Zorro soupira et ne cherchant pas les ennuis, lâcha un simple « pardon » puis traça son chemin. Se faire ignorer de la sorte n'était pas du goût de ces jeunes qui le coincèrent dans une rue déserte. Zoro soupira une nouvelle fois, il avait horreur de se battre en dehors des tatamis.

- Oh, tu te fous de notre gueule pour nous ignorer comme ça ? Hein ?

- Non, je ne me fiche pas de vous, je me suis excusé et c'est suffisant.

- Oh non, c'est loin d'être fini. T'as jamais traîné par ici avant on t'y as jamais vu, tu viens d'où ?

- De là où tu viens pas. Maintenant lâche-moi.

- Tu rêves. Tu m'as l'air d'être un petit gosse de riche, tu dois bien avoir quelques petites choses à nous donner. Hein ?

- Des neurones, ça pourrait peut-être t'aider mais j'en suis pas sûr. Alors LA-CHE-MOI, répéta Zoro..

Un rictus mauvais étira le visage de son adversaire.

- Tu sais quoi ? Si tu m'avais donné gentiment ce que je t'avais demandé, comme ton joujou dans ta poche je t'aurais laissé partir bien tranquillement. Mais comme tu t'amuses à faire le malin...
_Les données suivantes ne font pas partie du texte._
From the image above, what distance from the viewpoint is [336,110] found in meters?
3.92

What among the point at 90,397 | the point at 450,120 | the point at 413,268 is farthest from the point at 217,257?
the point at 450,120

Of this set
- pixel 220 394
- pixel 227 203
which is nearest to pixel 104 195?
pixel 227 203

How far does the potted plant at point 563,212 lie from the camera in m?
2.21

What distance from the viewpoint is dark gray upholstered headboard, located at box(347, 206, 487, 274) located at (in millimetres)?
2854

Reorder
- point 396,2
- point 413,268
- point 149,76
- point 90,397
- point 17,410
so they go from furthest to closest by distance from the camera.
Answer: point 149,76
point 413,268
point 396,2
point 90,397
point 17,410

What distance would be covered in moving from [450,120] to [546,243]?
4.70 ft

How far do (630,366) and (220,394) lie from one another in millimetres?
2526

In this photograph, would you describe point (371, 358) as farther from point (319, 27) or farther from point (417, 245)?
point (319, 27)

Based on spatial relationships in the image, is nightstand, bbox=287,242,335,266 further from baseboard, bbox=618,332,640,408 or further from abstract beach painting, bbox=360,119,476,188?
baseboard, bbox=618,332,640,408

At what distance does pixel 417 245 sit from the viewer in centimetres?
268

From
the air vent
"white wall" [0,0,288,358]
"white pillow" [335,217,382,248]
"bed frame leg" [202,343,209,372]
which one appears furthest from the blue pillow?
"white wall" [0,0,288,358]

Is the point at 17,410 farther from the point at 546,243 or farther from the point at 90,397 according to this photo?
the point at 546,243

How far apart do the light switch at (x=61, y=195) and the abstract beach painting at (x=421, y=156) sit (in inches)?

- Facile, t'es pas très intelligent.

- Ta gueule. Tu viens de détruire toutes tes chances de t'en sortir indemne. Je vais t'exploser ta petite gueule d'ange.

- Humph, si tu y arrives.

Ce fut la goutte d'eau qui fit déborder le vase, le brun se jeta sur l'émeraude, le plaqua contre le mur et leva son poing pour le frapper.

Poing qui fut arrêté par une main inconnue.

- Hey, qu'est-ce que vous foutez là les mecs ? C'est pas votre secteur ici ! Vous connaissez les règles n'est-ce pas ? Alors dégagez tout de suite d'ici, c'est notre territoire.

La bande trembla quelques instants de rage mais connaissant les règles ils lâchèrent Zoro et partirent en râlant. Perdant pied subitement, Zoro tomba au sol. La même main que celle qui avait fait partir la bande se tendit vers lui pour l'aider. En levant les yeux pour le remercier, sa capuche tomba de sa tête.

Zoro plongea subitement dans l'océan qui se trouvait devant lui, il y reconnut le blond de la skin. Tandis que l'autre se perdait dans la couleur vert absinthe de ses yeux.

- Ça alors ! dirent-ils avec une parfaite coordination, sans pouvoir dire quelque chose de mieux adapté.